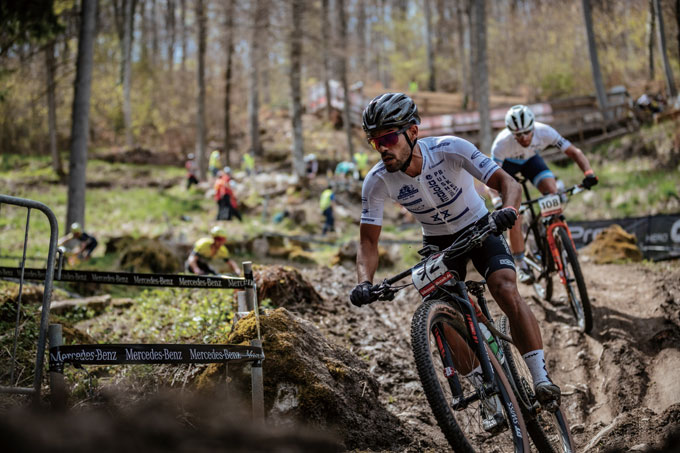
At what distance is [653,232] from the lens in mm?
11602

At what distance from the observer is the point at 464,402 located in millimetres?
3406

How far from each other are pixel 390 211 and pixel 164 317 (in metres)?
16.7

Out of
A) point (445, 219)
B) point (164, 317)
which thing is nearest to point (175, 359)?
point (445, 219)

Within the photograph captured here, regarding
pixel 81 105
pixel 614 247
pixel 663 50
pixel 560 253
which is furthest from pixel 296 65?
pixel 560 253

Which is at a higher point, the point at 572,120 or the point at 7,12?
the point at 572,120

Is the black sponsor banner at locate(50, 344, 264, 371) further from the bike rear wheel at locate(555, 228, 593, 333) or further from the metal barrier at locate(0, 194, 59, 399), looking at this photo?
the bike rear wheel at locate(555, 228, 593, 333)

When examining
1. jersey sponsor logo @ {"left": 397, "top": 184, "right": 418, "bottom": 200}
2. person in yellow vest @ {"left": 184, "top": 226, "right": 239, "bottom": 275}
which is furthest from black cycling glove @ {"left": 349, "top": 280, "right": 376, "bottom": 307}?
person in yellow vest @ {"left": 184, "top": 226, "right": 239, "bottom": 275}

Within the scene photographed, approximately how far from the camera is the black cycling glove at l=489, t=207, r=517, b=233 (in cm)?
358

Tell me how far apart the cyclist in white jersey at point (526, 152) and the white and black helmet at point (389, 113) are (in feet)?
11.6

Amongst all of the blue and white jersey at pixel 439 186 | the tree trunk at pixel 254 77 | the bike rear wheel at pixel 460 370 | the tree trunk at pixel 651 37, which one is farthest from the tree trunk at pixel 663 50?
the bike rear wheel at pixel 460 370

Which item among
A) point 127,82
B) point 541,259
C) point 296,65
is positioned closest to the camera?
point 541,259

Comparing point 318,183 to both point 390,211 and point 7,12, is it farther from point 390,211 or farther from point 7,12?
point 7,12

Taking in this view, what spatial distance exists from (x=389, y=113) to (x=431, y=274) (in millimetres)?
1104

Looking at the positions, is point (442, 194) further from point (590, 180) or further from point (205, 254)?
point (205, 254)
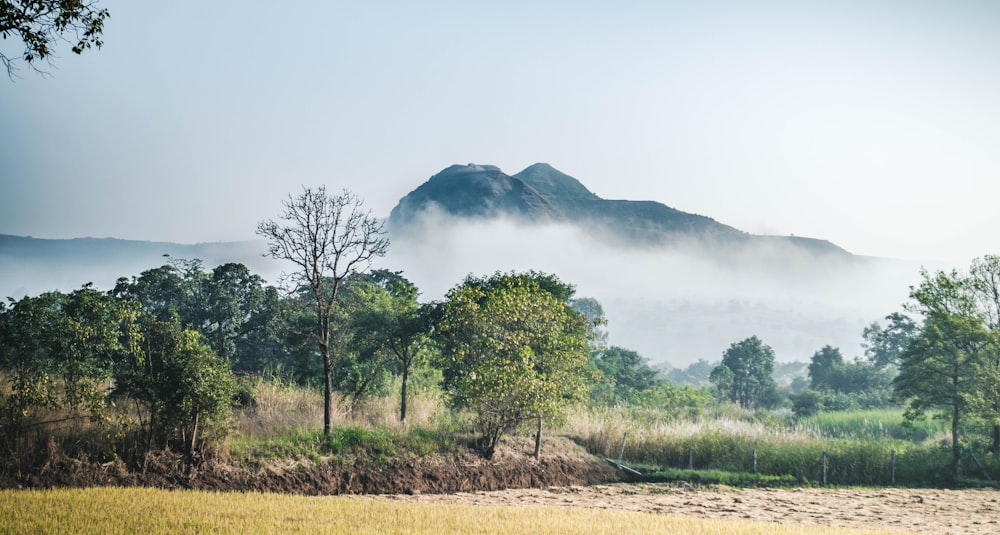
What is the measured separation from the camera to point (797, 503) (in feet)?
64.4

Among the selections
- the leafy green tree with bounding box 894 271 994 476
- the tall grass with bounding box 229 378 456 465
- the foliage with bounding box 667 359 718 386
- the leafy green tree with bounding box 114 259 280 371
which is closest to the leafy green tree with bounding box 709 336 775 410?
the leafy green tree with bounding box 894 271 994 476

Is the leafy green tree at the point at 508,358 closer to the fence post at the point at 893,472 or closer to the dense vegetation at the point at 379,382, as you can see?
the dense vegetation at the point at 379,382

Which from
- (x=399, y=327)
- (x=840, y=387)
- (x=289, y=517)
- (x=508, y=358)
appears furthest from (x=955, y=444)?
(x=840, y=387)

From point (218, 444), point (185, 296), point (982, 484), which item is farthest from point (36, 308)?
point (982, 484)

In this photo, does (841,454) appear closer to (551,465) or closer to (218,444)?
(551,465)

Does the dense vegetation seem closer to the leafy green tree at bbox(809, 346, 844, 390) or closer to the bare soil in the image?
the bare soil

-- -- --

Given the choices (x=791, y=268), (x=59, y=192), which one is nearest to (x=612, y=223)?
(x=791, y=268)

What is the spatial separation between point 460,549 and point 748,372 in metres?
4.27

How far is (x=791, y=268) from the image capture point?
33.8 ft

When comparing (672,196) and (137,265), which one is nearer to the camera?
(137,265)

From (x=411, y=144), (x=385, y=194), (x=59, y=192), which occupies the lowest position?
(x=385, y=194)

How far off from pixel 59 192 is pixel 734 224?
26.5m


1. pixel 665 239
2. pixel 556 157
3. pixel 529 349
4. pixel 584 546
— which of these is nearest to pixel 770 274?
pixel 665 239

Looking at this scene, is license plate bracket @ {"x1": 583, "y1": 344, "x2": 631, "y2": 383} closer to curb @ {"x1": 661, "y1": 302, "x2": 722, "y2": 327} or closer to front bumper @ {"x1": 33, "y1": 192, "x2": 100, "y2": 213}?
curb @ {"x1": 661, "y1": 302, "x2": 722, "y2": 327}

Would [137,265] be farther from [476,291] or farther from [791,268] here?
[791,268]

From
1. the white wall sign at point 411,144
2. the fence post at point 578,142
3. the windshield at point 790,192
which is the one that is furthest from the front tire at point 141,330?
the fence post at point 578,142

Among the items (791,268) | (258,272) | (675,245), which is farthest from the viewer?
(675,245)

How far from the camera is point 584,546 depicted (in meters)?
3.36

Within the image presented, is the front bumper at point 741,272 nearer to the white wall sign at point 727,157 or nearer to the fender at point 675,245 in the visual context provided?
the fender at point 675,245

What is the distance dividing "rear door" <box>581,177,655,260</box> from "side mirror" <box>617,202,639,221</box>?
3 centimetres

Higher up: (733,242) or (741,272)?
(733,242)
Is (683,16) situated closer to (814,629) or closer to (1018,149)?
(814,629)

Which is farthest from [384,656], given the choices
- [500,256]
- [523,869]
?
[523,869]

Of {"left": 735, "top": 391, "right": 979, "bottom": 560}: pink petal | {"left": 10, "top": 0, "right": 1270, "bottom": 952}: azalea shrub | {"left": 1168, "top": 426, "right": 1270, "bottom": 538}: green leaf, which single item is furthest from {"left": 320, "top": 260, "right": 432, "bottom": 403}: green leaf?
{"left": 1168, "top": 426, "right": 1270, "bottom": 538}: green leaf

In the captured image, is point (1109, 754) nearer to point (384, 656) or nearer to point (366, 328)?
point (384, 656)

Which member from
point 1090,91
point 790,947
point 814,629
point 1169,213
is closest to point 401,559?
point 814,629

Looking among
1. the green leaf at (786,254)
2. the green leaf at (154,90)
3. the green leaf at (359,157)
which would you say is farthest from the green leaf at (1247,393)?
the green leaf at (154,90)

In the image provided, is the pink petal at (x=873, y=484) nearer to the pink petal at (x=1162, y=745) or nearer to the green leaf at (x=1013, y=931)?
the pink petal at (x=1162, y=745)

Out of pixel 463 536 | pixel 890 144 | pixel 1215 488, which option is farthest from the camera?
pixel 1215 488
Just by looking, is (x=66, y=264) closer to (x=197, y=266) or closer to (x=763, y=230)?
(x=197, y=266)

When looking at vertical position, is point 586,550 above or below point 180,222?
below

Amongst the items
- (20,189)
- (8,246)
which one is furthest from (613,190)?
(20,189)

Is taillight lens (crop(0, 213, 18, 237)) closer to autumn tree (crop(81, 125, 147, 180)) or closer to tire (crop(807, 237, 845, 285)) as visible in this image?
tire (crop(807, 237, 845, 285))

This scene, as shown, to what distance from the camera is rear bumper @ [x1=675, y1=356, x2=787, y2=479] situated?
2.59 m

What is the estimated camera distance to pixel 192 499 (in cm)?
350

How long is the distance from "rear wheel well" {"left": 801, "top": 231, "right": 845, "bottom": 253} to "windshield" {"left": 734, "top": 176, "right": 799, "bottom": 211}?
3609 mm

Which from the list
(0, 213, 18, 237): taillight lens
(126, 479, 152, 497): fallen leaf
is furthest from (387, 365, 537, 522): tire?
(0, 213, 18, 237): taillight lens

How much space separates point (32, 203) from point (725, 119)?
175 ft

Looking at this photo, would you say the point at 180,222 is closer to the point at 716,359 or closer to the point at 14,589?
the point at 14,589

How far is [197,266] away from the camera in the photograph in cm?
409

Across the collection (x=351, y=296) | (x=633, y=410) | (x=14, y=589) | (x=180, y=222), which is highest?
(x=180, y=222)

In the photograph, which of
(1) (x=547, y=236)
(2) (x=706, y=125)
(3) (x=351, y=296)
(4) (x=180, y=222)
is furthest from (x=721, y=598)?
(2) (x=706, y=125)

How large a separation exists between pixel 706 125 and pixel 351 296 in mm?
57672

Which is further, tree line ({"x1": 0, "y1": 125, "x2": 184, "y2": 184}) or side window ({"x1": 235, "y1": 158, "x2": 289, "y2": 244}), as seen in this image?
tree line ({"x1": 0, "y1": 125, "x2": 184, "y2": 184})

-- -- --

__What the exercise asks__
Count the lines of the data above that contain the string "tire", treating uppercase and lowercase as different. Give only the number.

__The output__
4